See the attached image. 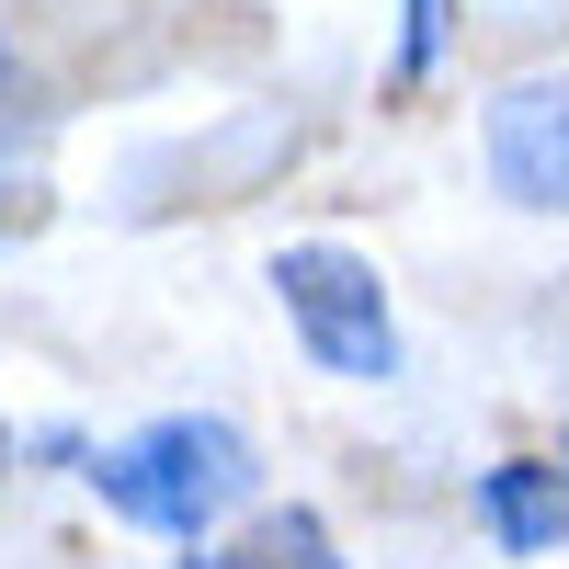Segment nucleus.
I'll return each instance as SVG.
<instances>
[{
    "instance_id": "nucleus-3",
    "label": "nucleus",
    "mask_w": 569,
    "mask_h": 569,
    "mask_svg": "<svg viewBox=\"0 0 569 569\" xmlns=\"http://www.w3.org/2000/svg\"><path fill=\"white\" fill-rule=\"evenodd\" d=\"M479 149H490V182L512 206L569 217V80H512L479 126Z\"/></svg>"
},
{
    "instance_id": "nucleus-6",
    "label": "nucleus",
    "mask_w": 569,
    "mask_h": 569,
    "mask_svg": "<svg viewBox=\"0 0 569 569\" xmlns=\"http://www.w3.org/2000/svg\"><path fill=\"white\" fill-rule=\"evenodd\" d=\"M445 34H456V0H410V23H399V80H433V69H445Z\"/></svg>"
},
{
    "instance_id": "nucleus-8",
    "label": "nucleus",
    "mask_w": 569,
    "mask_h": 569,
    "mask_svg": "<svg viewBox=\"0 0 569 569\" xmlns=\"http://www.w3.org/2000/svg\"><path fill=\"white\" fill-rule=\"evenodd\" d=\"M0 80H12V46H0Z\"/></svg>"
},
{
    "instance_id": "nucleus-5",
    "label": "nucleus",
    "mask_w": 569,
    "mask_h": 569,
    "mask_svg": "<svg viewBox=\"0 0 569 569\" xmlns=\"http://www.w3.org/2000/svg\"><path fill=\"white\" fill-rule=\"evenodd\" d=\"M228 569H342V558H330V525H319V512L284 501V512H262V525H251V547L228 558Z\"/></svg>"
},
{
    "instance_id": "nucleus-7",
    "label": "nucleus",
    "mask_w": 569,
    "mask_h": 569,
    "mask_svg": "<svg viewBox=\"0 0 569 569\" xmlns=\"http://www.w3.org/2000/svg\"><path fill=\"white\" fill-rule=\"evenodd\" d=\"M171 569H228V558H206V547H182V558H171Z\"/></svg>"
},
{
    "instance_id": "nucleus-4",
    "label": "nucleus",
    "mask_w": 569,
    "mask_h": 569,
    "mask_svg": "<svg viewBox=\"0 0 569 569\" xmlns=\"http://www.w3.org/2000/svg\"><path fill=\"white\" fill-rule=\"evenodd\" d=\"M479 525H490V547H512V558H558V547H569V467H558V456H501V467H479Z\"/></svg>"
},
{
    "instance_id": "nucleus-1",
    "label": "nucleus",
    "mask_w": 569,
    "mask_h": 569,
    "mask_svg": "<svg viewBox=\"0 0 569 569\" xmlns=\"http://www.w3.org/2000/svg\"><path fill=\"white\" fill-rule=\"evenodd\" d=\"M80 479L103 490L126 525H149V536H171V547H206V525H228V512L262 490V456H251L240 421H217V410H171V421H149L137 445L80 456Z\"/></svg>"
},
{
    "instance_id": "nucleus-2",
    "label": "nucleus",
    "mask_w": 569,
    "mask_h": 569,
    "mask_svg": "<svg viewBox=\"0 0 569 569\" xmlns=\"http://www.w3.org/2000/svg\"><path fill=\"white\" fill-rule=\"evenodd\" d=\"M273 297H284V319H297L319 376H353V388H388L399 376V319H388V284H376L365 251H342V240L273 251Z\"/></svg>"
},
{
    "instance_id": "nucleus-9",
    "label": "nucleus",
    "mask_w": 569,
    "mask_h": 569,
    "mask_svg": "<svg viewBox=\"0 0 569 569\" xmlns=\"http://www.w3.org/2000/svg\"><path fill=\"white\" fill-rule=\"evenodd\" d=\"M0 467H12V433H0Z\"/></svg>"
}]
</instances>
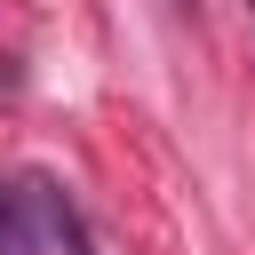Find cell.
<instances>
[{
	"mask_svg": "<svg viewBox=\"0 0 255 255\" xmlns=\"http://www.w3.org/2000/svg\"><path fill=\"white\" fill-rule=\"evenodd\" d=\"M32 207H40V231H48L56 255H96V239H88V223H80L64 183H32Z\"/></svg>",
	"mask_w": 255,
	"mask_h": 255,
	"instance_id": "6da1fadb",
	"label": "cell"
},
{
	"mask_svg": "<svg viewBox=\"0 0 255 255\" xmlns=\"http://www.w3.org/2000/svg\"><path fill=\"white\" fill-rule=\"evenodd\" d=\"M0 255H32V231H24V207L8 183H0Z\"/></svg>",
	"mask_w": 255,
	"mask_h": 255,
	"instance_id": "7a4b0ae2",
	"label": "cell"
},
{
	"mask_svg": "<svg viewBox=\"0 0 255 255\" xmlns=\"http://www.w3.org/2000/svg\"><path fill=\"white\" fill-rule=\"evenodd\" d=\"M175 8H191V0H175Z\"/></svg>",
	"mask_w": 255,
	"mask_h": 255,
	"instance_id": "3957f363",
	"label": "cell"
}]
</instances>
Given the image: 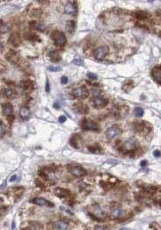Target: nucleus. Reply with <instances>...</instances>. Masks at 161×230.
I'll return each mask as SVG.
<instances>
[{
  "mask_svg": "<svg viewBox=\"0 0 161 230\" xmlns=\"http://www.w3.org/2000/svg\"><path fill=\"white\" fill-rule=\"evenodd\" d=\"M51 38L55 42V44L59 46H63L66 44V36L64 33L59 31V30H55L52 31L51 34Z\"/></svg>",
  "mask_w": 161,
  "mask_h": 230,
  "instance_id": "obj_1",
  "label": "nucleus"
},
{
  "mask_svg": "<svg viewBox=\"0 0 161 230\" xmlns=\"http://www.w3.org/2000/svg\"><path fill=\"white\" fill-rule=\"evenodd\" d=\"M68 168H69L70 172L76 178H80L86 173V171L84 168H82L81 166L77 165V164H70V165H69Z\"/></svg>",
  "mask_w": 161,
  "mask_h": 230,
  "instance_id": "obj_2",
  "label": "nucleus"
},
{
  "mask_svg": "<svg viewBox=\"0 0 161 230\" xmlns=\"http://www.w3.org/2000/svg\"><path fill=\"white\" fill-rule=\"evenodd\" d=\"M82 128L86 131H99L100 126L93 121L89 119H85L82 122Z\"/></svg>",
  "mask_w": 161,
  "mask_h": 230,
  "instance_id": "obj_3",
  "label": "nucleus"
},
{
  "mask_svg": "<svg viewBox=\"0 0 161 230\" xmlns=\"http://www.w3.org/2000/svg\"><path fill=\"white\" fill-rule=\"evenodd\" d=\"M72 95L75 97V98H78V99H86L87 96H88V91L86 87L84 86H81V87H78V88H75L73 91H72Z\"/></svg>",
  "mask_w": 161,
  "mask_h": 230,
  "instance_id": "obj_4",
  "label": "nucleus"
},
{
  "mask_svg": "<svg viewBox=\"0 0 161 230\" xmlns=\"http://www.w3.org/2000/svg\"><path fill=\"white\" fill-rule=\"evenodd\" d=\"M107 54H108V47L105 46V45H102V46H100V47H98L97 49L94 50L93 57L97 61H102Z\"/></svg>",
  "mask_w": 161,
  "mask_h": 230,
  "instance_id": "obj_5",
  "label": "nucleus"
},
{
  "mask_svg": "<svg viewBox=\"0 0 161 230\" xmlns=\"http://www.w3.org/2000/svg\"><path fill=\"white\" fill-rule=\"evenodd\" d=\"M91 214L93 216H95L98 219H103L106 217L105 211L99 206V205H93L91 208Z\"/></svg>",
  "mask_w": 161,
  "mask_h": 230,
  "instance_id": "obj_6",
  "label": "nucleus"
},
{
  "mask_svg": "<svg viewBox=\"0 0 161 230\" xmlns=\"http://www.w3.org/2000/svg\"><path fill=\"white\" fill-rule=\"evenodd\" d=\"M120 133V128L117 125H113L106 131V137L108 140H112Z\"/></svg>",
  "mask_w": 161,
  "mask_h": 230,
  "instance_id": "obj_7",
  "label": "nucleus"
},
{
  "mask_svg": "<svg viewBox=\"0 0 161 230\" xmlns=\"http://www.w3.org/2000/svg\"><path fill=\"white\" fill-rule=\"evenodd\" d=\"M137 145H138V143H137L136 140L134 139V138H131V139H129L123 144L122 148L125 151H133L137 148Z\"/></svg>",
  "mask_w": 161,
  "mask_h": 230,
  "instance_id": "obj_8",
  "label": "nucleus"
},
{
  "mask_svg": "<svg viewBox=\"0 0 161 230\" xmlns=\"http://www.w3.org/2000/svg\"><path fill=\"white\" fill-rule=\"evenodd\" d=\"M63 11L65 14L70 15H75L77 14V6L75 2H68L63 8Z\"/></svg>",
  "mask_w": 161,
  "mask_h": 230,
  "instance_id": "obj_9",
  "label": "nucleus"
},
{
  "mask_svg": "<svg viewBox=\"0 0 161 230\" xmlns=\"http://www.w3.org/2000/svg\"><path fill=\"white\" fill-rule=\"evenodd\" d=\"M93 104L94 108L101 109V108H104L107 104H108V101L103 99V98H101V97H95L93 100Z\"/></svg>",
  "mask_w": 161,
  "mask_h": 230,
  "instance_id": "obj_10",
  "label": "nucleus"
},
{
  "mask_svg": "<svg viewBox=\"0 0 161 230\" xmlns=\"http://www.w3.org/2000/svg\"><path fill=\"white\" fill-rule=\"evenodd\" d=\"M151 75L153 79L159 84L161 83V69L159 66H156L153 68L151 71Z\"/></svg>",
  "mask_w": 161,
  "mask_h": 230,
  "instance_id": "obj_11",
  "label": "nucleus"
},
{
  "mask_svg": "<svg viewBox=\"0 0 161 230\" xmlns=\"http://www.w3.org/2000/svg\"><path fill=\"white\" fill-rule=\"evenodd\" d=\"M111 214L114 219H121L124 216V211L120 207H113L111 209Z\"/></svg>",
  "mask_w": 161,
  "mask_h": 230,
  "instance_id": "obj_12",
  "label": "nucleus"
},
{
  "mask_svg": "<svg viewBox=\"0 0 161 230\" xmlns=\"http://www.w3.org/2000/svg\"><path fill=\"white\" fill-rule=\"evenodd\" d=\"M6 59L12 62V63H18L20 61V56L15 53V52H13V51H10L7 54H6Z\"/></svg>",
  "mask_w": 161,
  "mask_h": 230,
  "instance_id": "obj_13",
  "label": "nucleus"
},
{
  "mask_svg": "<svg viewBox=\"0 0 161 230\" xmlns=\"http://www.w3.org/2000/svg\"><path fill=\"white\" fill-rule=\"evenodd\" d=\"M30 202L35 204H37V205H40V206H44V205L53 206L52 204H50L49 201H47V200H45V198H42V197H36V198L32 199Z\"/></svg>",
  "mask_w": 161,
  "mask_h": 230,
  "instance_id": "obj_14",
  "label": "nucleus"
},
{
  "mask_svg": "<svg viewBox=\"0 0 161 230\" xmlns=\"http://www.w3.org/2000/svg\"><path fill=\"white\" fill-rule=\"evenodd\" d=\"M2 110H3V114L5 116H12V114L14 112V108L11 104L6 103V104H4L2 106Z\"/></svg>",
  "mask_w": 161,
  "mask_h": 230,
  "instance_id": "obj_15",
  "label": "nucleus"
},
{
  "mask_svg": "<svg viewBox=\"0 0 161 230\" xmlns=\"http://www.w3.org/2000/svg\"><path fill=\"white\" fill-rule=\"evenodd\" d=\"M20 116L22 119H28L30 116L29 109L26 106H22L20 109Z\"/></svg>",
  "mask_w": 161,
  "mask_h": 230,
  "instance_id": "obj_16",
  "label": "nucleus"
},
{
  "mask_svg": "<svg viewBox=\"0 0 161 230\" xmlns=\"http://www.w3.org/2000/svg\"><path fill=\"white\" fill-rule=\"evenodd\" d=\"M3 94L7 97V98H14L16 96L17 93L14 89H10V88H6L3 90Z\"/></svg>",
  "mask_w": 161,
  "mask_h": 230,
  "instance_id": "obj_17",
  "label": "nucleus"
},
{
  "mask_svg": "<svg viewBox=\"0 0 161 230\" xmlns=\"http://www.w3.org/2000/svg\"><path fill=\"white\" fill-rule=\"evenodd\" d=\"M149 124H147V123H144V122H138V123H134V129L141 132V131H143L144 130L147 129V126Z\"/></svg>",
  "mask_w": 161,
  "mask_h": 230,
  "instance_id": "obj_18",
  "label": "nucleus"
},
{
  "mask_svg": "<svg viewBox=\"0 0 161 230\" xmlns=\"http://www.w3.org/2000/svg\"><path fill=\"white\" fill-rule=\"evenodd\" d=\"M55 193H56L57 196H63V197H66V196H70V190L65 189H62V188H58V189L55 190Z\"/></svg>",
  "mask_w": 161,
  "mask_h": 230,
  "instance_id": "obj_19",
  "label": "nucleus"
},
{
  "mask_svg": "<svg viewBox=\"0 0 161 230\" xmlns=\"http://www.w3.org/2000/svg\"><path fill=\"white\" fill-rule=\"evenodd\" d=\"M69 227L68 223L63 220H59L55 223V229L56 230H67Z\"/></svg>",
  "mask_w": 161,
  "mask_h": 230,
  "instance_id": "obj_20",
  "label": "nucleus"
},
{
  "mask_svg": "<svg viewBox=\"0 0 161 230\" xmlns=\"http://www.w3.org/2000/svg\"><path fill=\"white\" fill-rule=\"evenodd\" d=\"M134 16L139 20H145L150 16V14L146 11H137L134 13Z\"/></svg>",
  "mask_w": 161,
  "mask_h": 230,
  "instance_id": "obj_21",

- AIM OF THE TASK
Return every line of the data above that contains the string "each".

- RESPONSE TO THE TASK
I'll return each instance as SVG.
I'll return each mask as SVG.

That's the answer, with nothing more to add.